In situ construction of an α-MoC/g-C3N4 Mott–Schottky heterojunction with high-speed electron transfer channel for efficient photocatalytic H2 evolution

Abstract

The design and construction of the Mott–Schottky heterojunction with the superior separation and transfer efficiency of photogenerated carriers are significant for solar-to-hydrogen conversion. Molybdenum carbide has been regarded as a promising cocatalyst for replacing Pt in photocatalytic H₂ production reactions. However, the high synthetic temperature (≥700 °C) is not beneficial for the achievement of molybdenum carbide with a small size and the construction of an intimate heterojunction with semiconductor photocatalysts, leading to inferior photocatalytic performance and stability.
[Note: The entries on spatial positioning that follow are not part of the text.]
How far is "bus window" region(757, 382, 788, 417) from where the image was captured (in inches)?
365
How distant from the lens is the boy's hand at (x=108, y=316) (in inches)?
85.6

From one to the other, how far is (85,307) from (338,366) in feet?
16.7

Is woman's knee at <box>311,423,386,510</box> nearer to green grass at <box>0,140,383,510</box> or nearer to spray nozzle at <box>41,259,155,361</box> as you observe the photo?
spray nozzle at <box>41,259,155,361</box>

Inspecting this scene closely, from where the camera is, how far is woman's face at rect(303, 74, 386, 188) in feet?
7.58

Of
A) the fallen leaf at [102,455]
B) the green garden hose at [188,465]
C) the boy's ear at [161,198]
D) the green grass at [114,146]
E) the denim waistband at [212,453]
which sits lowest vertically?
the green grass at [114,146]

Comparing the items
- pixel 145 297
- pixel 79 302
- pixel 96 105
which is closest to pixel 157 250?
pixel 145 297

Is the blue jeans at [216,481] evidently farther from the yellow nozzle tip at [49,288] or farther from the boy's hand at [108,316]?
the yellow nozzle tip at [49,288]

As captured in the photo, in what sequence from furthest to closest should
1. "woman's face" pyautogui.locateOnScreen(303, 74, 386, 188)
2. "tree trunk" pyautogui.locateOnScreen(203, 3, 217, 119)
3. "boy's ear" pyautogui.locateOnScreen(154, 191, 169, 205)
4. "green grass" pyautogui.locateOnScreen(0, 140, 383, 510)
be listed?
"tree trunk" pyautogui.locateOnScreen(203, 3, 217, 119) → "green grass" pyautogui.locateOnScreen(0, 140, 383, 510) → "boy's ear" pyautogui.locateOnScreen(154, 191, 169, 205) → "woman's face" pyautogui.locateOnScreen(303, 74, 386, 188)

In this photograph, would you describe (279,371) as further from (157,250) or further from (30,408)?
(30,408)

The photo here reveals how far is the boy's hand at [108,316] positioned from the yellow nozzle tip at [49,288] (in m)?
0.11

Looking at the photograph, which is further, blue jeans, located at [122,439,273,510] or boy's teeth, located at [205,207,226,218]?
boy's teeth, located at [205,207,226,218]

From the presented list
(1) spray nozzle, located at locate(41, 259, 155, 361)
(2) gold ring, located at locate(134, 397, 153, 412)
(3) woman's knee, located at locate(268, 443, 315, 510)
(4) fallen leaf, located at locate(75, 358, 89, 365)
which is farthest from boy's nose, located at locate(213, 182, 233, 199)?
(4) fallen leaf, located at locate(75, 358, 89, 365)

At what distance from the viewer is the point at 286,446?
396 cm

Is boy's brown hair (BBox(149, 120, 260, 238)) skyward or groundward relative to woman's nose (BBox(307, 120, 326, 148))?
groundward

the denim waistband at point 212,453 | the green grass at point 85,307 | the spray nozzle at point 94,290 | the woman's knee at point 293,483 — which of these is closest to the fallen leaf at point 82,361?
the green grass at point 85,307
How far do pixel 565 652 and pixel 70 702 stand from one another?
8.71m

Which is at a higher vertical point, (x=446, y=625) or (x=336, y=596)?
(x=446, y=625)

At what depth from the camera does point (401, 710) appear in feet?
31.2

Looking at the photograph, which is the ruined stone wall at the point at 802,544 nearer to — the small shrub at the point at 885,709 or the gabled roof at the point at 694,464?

Herein, we developed an organic–inorganic hybrid strategy to achieve the low-temperature synthesis of ultra-small α-MoC nanodots with a diameter of 1.8 nm under 500 °C. Furthermore, α-MoC/g-C₃N₄ Mott–Schottky heterojunction was successfully constructed in situ for the first time, which delivers a 110-fold enhancement of H₂ production compared to bare g-C₃N₄. The experimental results and density functional theory (DFT) calculations revealed that intimate contact through the Mo–N bond is a feasible method to decrease the Schottky barrier and facilitate electron transfer from g-C₃N₄ to α-MoC, thus boosting photocatalytic H₂ evolution performance. This study provides a mild strategy for the synthesis of ultra-small molybdenum carbide nanoparticles and highlights the great potential of the Mott–Schottky heterojunction with a high-speed electron transfer channel for efficient solar energy-driven conversion.